* WORK REQUEST
Set down the full data below exactly as given, please.

··· SOURCE DATA

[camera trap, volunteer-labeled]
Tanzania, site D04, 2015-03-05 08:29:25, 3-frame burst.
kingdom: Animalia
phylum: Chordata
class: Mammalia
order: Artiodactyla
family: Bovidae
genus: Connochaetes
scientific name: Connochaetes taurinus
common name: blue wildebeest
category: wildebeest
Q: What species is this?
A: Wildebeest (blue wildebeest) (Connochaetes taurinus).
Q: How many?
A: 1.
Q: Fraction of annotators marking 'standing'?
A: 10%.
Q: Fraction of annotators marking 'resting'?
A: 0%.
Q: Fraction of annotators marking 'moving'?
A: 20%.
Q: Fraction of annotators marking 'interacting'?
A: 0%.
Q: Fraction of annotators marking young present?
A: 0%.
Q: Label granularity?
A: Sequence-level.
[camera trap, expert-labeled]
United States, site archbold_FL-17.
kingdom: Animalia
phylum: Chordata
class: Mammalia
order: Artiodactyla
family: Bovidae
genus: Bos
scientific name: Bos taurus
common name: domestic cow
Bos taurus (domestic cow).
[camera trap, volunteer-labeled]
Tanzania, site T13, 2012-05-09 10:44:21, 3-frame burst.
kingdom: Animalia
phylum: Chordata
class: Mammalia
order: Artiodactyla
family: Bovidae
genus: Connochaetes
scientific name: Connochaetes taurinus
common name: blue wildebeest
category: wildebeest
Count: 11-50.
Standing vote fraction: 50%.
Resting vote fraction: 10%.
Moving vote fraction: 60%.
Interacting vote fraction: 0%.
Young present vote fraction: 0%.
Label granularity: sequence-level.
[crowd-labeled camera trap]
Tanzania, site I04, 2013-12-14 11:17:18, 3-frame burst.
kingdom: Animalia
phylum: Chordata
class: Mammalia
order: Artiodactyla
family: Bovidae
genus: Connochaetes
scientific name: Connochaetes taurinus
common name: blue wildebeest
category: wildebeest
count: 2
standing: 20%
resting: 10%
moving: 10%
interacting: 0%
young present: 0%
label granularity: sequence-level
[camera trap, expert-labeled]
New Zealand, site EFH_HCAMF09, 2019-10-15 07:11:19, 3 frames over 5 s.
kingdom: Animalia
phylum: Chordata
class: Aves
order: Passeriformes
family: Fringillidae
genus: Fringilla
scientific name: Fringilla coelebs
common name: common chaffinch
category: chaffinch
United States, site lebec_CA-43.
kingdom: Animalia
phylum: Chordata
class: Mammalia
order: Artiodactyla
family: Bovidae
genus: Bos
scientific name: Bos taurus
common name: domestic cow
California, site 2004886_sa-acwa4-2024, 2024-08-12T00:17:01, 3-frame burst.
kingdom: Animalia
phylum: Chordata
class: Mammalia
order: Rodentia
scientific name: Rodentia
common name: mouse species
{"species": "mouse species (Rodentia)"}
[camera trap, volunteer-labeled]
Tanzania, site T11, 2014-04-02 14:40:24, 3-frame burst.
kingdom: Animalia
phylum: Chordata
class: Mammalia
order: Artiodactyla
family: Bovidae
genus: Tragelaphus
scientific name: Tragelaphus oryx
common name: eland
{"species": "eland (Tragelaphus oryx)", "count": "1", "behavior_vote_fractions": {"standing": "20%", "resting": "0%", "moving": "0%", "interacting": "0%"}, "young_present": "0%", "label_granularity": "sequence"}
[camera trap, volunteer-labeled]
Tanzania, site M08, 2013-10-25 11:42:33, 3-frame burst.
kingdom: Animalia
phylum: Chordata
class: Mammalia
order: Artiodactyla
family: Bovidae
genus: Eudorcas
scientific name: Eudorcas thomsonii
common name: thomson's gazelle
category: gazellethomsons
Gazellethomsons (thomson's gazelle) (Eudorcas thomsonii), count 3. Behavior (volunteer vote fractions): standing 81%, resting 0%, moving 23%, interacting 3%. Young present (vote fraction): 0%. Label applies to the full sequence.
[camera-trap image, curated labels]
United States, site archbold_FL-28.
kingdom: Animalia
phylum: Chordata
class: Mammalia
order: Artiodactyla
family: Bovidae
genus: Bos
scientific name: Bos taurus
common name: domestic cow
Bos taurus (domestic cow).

······

* ANSWER TO THIS TASK
[camera trap, volunteer-labeled]
Tanzania, site D04, 2015-03-05 08:29:25, 3-frame burst.
kingdom: Animalia
phylum: Chordata
class: Mammalia
order: Artiodactyla
family: Bovidae
genus: Connochaetes
scientific name: Connochaetes taurinus
common name: blue wildebeest
category: wildebeest
Q: What species is this?
A: Wildebeest (blue wildebeest) (Connochaetes taurinus).
Q: How many?
A: 1.
Q: Fraction of annotators marking 'standing'?
A: 10%.
Q: Fraction of annotators marking 'resting'?
A: 0%.
Q: Fraction of annotators marking 'moving'?
A: 20%.
Q: Fraction of annotators marking 'interacting'?
A: 0%.
Q: Fraction of annotators marking young present?
A: 0%.
Q: Label granularity?
A: Sequence-level.
[camera trap, expert-labeled]
United States, site archbold_FL-17.
kingdom: Animalia
phylum: Chordata
class: Mammalia
order: Artiodactyla
family: Bovidae
genus: Bos
scientific name: Bos taurus
common name: domestic cow
Bos taurus (domestic cow).
[camera trap, volunteer-labeled]
Tanzania, site T13, 2012-05-09 10:44:21, 3-frame burst.
kingdom: Animalia
phylum: Chordata
class: Mammalia
order: Artiodactyla
family: Bovidae
genus: Connochaetes
scientific name: Connochaetes taurinus
common name: blue wildebeest
category: wildebeest
Count: 11-50.
Standing vote fraction: 50%.
Resting vote fraction: 10%.
Moving vote fraction: 60%.
Interacting vote fraction: 0%.
Young present vote fraction: 0%.
Label granularity: sequence-level.
[crowd-labeled camera trap]
Tanzania, site I04, 2013-12-14 11:17:18, 3-frame burst.
kingdom: Animalia
phylum: Chordata
class: Mammalia
order: Artiodactyla
family: Bovidae
genus: Connochaetes
scientific name: Connochaetes taurinus
common name: blue wildebeest
category: wildebeest
count: 2
standing: 20%
resting: 10%
moving: 10%
interacting: 0%
young present: 0%
label granularity: sequence-level
[camera trap, expert-labeled]
New Zealand, site EFH_HCAMF09, 2019-10-15 07:11:19, 3 frames over 5 s.
kingdom: Animalia
phylum: Chordata
class: Aves
order: Passeriformes
family: Fringillidae
genus: Fringilla
scientific name: Fringilla coelebs
common name: common chaffinch
category: chaffinch
United States, site lebec_CA-43.
kingdom: Animalia
phylum: Chordata
class: Mammalia
order: Artiodactyla
family: Bovidae
genus: Bos
scientific name: Bos taurus
common name: domestic cow
California, site 2004886_sa-acwa4-2024, 2024-08-12T00:17:01, 3-frame burst.
kingdom: Animalia
phylum: Chordata
class: Mammalia
order: Rodentia
scientific name: Rodentia
common name: mouse species
{"species": "mouse species (Rodentia)"}
[camera trap, volunteer-labeled]
Tanzania, site T11, 2014-04-02 14:40:24, 3-frame burst.
kingdom: Animalia
phylum: Chordata
class: Mammalia
order: Artiodactyla
family: Bovidae
genus: Tragelaphus
scientific name: Tragelaphus oryx
common name: eland
{"species": "eland (Tragelaphus oryx)", "count": "1", "behavior_vote_fractions": {"standing": "20%", "resting": "0%", "moving": "0%", "interacting": "0%"}, "young_present": "0%", "label_granularity": "sequence"}
[camera trap, volunteer-labeled]
Tanzania, site M08, 2013-10-25 11:42:33, 3-frame burst.
kingdom: Animalia
phylum: Chordata
class: Mammalia
order: Artiodactyla
family: Bovidae
genus: Eudorcas
scientific name: Eudorcas thomsonii
common name: thomson's gazelle
category: gazellethomsons
Gazellethomsons (thomson's gazelle) (Eudorcas thomsonii), count 3. Behavior (volunteer vote fractions): standing 81%, resting 0%, moving 23%, interacting 3%. Young present (vote fraction): 0%. Label applies to the full sequence.
[camera-trap image, curated labels]
United States, site archbold_FL-28.
kingdom: Animalia
phylum: Chordata
class: Mammalia
order: Artiodactyla
family: Bovidae
genus: Bos
scientific name: Bos taurus
common name: domestic cow
Bos taurus (domestic cow).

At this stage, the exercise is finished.